Like most UK/NZ/Aussie ‘our man in America’ columns, The Economist’s ‘Lexington’ is generally pretty fawning and awful. This week they’ve hacked out an unintentionally hilarious Reply to Hip-Hop, earnestly fact-checking miscellaneous lyrics. First up, Lil Wayne:
But if Lil Wayne is to be taken seriously, it needs to be pointed out that his “one in nine” figure is inaccurate—it is true only of black men aged 20-34, not black Americans in general. And his analysis is simplistic: the government’s spending priorities are not the sole determinant of whether you break rocks or read books.

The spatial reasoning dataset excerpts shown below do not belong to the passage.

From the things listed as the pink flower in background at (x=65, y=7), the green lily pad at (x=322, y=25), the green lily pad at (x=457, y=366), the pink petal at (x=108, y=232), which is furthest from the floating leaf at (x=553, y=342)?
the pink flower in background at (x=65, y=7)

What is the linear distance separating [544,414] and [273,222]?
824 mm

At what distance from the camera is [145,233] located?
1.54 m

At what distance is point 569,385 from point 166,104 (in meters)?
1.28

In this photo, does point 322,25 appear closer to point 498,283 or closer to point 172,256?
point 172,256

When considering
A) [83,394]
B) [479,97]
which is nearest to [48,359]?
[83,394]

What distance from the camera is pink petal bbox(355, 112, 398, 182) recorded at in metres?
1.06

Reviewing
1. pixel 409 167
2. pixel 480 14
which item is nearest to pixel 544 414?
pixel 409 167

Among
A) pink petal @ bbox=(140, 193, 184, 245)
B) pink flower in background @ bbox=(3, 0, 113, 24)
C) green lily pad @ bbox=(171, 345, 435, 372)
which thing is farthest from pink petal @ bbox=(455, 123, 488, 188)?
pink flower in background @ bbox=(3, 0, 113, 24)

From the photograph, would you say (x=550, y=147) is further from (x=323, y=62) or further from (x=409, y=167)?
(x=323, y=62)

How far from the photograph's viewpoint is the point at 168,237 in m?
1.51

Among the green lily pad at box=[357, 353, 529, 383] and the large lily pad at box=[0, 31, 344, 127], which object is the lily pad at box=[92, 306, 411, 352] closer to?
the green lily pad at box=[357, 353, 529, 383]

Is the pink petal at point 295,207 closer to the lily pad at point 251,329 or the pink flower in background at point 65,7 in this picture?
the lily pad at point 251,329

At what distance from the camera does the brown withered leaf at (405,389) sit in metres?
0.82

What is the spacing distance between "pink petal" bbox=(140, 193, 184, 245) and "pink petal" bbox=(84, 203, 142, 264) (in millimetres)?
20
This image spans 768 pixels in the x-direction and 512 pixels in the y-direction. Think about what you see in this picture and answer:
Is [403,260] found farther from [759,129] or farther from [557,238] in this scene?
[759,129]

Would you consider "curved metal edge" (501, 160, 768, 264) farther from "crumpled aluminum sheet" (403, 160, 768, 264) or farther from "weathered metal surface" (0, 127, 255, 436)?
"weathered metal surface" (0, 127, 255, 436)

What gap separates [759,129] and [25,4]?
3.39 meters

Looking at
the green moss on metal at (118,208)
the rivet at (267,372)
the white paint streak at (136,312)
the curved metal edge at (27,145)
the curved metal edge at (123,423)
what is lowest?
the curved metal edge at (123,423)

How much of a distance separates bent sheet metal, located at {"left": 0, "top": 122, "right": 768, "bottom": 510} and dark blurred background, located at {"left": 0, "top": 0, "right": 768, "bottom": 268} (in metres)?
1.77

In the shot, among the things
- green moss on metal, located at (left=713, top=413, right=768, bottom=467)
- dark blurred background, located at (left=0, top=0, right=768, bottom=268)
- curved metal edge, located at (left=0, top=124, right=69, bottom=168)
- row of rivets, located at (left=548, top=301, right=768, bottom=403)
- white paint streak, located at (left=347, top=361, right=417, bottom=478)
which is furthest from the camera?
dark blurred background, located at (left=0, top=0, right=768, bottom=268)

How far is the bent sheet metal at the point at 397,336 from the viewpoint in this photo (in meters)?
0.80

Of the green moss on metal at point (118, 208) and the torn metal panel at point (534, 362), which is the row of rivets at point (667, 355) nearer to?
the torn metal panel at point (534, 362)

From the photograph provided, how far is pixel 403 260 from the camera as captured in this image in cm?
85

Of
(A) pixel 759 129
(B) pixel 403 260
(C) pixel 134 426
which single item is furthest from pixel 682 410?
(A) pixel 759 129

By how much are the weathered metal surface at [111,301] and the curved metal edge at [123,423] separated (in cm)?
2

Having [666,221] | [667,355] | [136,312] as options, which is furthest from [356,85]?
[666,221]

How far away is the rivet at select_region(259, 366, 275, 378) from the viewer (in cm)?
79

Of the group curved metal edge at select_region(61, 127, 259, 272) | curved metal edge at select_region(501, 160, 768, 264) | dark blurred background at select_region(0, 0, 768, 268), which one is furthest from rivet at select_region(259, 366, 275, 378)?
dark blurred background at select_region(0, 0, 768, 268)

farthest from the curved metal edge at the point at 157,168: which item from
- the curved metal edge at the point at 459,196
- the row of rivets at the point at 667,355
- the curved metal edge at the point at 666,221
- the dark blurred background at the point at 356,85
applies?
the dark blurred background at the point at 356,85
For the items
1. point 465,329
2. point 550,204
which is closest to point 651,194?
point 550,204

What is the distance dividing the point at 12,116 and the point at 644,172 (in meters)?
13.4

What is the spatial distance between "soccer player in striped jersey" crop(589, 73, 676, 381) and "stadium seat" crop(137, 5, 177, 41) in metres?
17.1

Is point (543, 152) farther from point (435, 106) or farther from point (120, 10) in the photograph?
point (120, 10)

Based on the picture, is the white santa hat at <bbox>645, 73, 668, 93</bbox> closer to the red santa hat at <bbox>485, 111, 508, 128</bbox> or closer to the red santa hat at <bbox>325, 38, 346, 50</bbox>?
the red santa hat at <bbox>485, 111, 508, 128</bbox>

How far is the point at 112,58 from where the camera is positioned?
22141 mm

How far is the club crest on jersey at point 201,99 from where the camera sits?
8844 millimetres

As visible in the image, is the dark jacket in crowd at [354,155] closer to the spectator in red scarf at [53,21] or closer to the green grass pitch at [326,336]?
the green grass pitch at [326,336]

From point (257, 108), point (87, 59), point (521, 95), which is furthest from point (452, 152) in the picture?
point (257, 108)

Then the Roots get the beat-down:
But crime and starvation are hardly the only options. Even without a high-school diploma, a black man can probably find a job if he looks. And some manual jobs, such as plumber or cable technician, pay quite well. “It may well be that you can’t write much of a rap about training someone to fix heaters or air conditioners,” sighs [other book-writing hack who is such a fan of hip-hop that they "liken the group OutKast to Stravinsky"].
However, worried readers will be reassured that there are also these other rappers called ‘conscious rappers’ who even Bill Cosby might approve of. Dead Prez throw apples into the audience to encourage healthy eating among black folk (though Lex doesn’t approve of all their hating on capitalism) and P. Diddy fronts voter registration drives.